For some reason the bodyguards controlling the front entrance felt that the best way to create a frisson of excitement on the street was to let visitors in, one at a time, very slowly. So mummies and daddies from far and wide got soaked in the rain waiting to meet up with their respective offspring who were locked inside waiting for the party to start.

I forgot to take my camera in the excitement , so photos of the artwork will have to wait; for now here's a couple from my portfolio. The first is one for the London Villages project  london villages project, being my next-door-neighbour's tree. Some would argue that I should remove the airplane trail; I would argue that it is what the sky always looks like around my home, and I will therefore leave it as it is.

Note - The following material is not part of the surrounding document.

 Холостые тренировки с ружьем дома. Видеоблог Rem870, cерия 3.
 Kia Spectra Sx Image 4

Crab apple from the series 'Springtime in Suburbia' 

Tonight we are out as a family for the first time in a while; celebrating new jobs for both my children. Somehow that feels more important than photography right now. The restaurant we have chosen sent me an e-mail this afternoon offering me a last minute ticket to their fashion show tonight due to 'last minute cancellations'. I had visions of dining amongst the Chislehurst wags, surrounded by ladies in high heels and men with fast/big/black 4x4 cars. Not quite what I had  planned ; so I gave them a call and was pleased to hear that the fashion show is in a marquee; which should be fun as it is currently full-on June monsoon weather and very cold. We will be fine, tucked indoors in the warm.......................... lets hope the chef is indoors too.

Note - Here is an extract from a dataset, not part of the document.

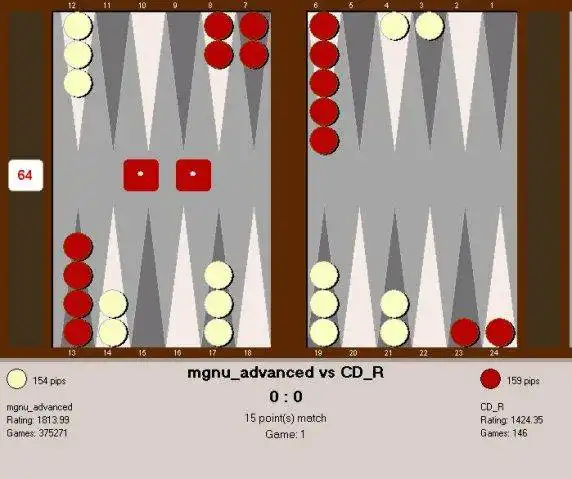 Download web tool or web app C4FIBS Backgammon client for FIBS to run in Windows online over Linux online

from the series 'n'aller pas trop vite'

Wednesday, 8 June 2011

Insomnia ....................... a poem for my classmates


It's over

I can relax

I should be fast asleep

But lying here

at 3am

my mind spins on, relentlessly,

wondering how it will fill

the whole uncharted day that is


Not wanting to be immersed in the domestic bliss

that is a clean and tidy desk,

a spotless fridge.

Last night a programme on botanical classification

"bringing order to the chaos that is nature"

Those words,
my words,
others' words.

They won't go away.

I want to be a photographer

thinking, creating, curating.

Fractals and chaos

Order and classification

My mind won't stop

I'm clinging on



fearful of stagnating.

What will tomorrow bring?

Sunday, 5 June 2011

Hawkwood ; a sanctuary in suburbia

There is a real feeling of an end in sight for all the members of my course; today most of us have been busy printing off our final assessment of our projects, getting work ready to hand in tomorrow, and wondering how we will fill all the time that is suddenly going to become available. Already some of us have found time to read a novel, go to the shops and have a lie in. For myself, I find this weekend that I can suddenly sleep again; a welcome relief after weeks of waking up at 6am thinking about what else needs to be done. I was able to enjoy a walk on the beach at Camber without worrying about the time passing and feeling that I should be somewhere else. Most importantly of all, I actually wanted to take some photographs, something that I have been avoiding for the last 3-4 weeks, as I didn't feel I would have time to process them. I feel quite excited at the prospect of having some time to think.

So it is with great pleasure that I release details of my book "Hawkwood"; a very personal project for my family containg a poem I have written for them,with photos taken there in the last few months. Hawkwood is a haven in suburbia, owned by the National Trust. I have walked there countless times, and as I describe in my poem, it has kept me alive through good times and bad. My hand made book with the same title is still not right; I need to work on getting the paper and format perfect. In the meantime this softcover book will have to do. It forms another strand of my work for the London Villages Project in which memebers of London Independent Photography record their chosen localities within the London suburbs.

Tuesday, 31 May 2011

a book is born

We are getting near the end of the road; a few days until all the work has to be handed in. My book is published today, and a copy will be sent to the British Library as a requirement of publishing with an ISBN number.